I think that this needs more study. I got email from Mike and it does seem that there is a reasonable likelihood that there is still a serious problem. The problem is that I respect both Mike and David's opinions pretty highly and they seem to draw incompatible conclusions. That still leaves me with the feeling that a problem is reasonably likely (> 10% chance at least).
I have implemented a parallel version of LDA in C# that separates the processing, but not the data. It is based on collapsed Gibbs sampling. And it converges to the correct solution on the overlapping pyramids dataset.
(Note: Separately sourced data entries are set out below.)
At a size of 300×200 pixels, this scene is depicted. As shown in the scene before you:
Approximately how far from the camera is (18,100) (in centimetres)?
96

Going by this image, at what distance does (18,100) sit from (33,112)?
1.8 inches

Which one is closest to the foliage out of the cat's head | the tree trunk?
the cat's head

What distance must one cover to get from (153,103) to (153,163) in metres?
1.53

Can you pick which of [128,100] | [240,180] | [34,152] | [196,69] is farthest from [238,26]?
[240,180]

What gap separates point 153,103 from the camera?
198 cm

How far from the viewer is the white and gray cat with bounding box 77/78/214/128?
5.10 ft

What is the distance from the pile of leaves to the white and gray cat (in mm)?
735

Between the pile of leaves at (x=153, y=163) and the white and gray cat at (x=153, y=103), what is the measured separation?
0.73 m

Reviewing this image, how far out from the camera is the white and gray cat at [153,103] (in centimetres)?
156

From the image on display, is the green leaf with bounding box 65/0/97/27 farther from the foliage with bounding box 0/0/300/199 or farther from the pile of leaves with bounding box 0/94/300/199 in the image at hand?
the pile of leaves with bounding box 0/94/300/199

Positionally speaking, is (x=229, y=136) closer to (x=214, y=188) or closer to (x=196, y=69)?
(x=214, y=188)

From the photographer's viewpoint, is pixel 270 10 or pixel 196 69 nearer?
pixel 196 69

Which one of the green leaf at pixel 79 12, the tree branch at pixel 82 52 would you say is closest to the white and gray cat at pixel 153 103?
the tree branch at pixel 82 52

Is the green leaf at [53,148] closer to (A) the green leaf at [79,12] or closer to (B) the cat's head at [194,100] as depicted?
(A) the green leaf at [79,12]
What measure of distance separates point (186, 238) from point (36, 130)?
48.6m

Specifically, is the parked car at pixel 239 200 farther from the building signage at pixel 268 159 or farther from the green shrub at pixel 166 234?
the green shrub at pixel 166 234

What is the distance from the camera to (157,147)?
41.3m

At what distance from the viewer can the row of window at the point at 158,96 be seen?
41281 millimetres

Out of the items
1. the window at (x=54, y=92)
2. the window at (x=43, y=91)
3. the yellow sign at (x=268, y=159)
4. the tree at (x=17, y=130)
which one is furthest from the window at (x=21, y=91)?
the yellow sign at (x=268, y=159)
The last e-mail from David Hall indicated to me that he did not think the result for the dataset was conclusive evidence there is a bug. I disagree. The statistics of the dataset are overwhelming. And when you look at the computed likelihood of the corpus it typically reaches its maximum at 5 topics.
It took me a while to get hadoop up and running on ec2 and then to get the Mahout examples running. After David's e-mail indicating he did not think the result was conclusive, I decided to implement something for the environment I am working in.
I did not see much in the way of documentation for the Mahout implementation, but my guess at the algorithm was that it was using a variational method. Since I have not implemented that approach, I do not have an idea where the bug is yet.
Blei's C version implementation does converge as well. On rare occasion it does not converge, but rerunning it will almost always yield convergence.
I have run David Hall's implementation for different numbers of topics and repeatedly for each number of topics. It has never converged.
I did send a document along describing the dataset and providing a sample so that someone else could corroborate the result. I may have made a procedural error in running LDA even though I think I ran everything correctly.
I would be interested in looking at the variational approach and then trying to debug the current algorithm, but I do not have time to do that at the moment. Another option would be to convince David Hall to take a second look.
I hope that helps a little. I would be happy to talk to anyone in more detail.